Berg and Farnsworth are founders of Auggie's Doggies Inc., makers of organic handmade gourmet pet treats. Berg makes the doggie biscuits and pet treats, including birthday cakes for pets. They also sell brand name organic pet food products for cats, dogs, birds and other pets.

The business is a career change for the couple. They were in construction for the past two decades until the economy pushed them into a new line of work.

In the meantime, to spoil her own dogs and test the waters, Berg was making homemade treats for her pets in addition to selling the treats at street fairs and flea markets.

The couple began conserving their money and they paid off their cars. “I saw the writing on the wall,” said Berg.

To step up her business idea to a business plan, Berg set out to find a mentor. She searched the Internet and stumbled upon Broward SCORE’s Quick Start program, a four-session workshop full of assessment and process steps, says Berg.

“I remember the first class – we all thought we had the best idea ever,” said Berg. “But you can’t deal in vagueness.

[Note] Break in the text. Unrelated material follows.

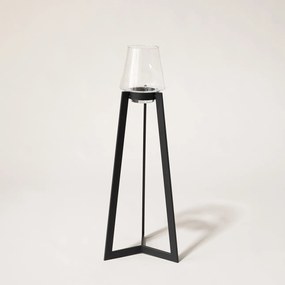 Svietnik Loft Glow mały 27x27x86 cm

You have to have a clear vision.”

Berg flourished because SCORE counselors “listen to our specific challenges,” she said.

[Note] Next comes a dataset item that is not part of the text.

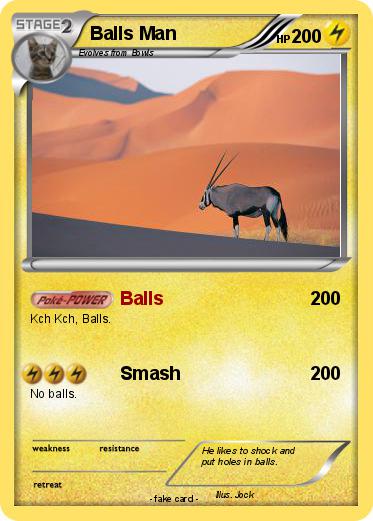 Pokemon Balls Man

Berg had homework: developing a marketing plan; understanding cash flow. “Each assignment propelled me on to the next level,” she said.“When you’re doing something all your life, the unpredictable is predictable,” said Berg. “Now we’re sharpening our saw every day. “

How SCORE helped. 

Berg’s start-up lessons

Ask: what does my business have to offer? That’s the first question the Quick Start program participants are confronted with, says Berg. “It was very enlightening to have to quantify it,” she said. She was able to pin it down. “People correlate loving their pets with providing them with good healthy nutrition,” said Berg.

Consumers care about the product. When Berg emphasized her pet treats were healthy, nutritious and organic, sales increased she said. It set her product apart while adding a real purpose to why consumers should purchase her pet treats.

Manage cash flow, don’t let it manage you. Berg and Farnsworth decided to grow the company on their own dime. “We didn’t want to get outside financing and pay later. We didn’t want to use other people’s money, it’s too risky,” said Berg. They don’t tie money up in inventory which also means they avoid overhead expenses for storage space. To keep marketing costs down, they join community groups and network for their business through events and charities.

Find a catalyst to grow. To expand upon and emphasize their commitment to healthy pet nutrition, they opened booths: at Yellow Green Farmers Market in Hollywood and Marando Farms in Fort Lauderdale. Both venues highlight organic products. The booths presented additional opportunities, to fill shelves with pet products from other like-minded manufacturers and in turn forge deeper relationships and increase their nutritional pet product knowledge.

The take away: You have to have a passion for what you’re doing because that’s what will motivate you.